The popularity of fireworks was enough to justify the publication of books of ‘recipes’ for making them, such as ‘Artificial Fireworks, Improved to the Modern Practice’ by Robert Jones in 1776. In that year, it seems anyone could enjoy such delights as ‘Neptune’s Chariot’, ‘Chinese Fire-Ships’ and ‘Thunder in Rooms’, followed perhaps by a ‘Dodecaedron’ and a handful of ‘Ducks’.
Firework displays were a frequent and popular part of Victorian entertainments as well – from Prince Albert’s birthday in 1843 in London, to Queen Victoria’s Diamond Jubilee Celebrations in Penang in Malaysia, fireworks were a key part of the running order.

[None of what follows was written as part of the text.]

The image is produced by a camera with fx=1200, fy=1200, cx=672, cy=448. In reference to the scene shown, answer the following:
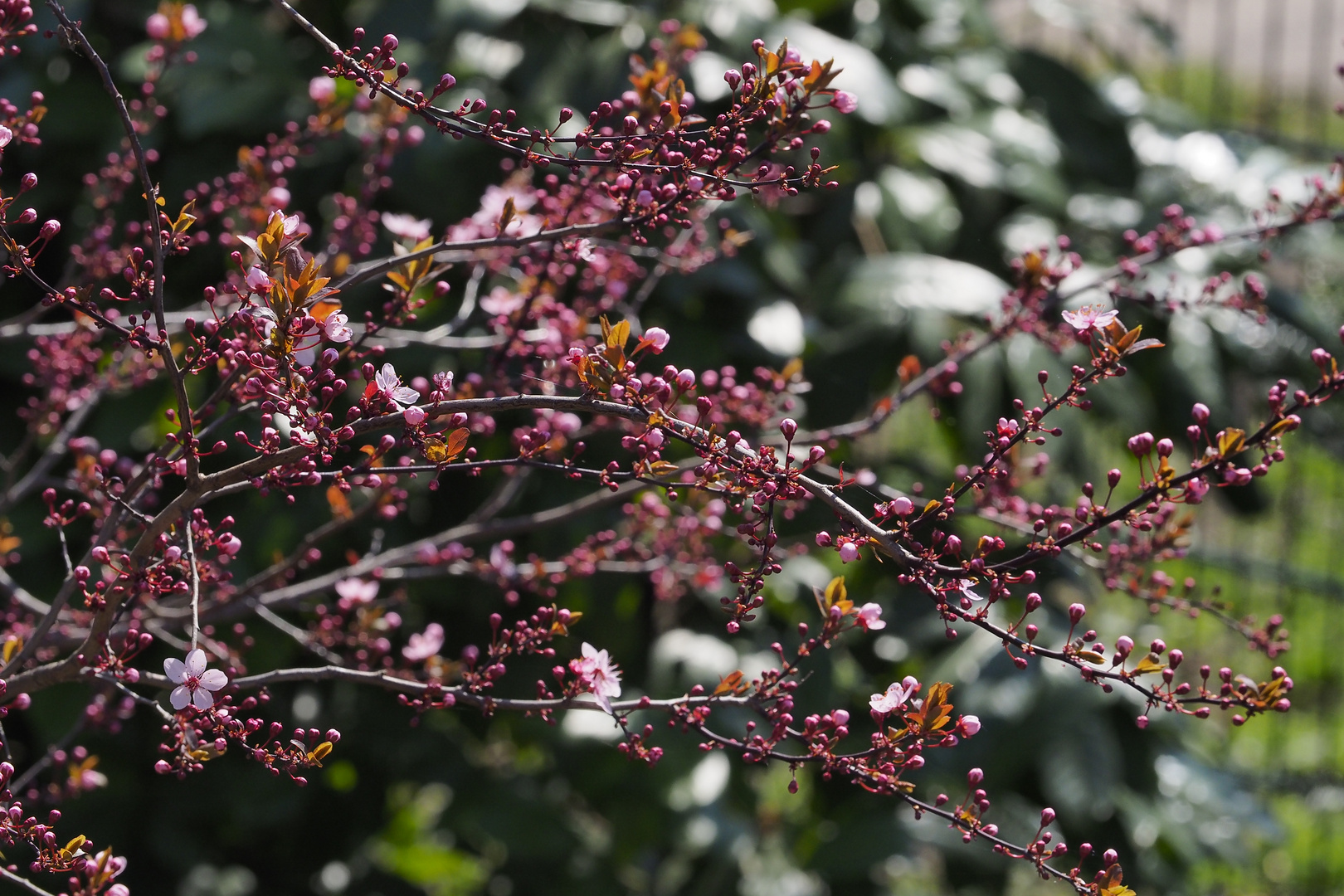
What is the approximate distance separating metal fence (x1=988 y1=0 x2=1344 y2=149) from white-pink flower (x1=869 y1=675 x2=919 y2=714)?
544 millimetres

Drawings such as the above, from the Illustrated London News, are the best images we have of fireworks before photography was able to capture them in all their dazzling glory, although even with this new technology some images remained more impressive than others…..
By the end of the nineteenth century, fireworks as a domestic spectacle were being marketed, and the early advertisements in collections such as Nineteenth Century U.S. Newspapers and The Times Digital Archive can tell us much about who they were aimed at, and the occasions for which they were used. They can also shed some interesting light on attitudes to safety and childhood in the same era.
‘Why not be a really-and-truly American boy this year, and EARN YOUR OWN FIREWORKS, eh? Papa’s busy; mamma’s got baby’s summer clothes to make. Just think of the relief to them and the fun you’d have if you earned a big box of fireworks – all your very own – that they knew nothing about!’
After all, what could be better than fireworks in the hands of unsupervised children?!
 “Triumphs and shows of Grand Turk.” Jul. 21 1582. MS Secretaries of State: State Papers Foreign, Turkey, 1579-1779. SP 97/1 f.20. The National Archives of the UK. State Papers Online. Web. 1 Nov. 2017.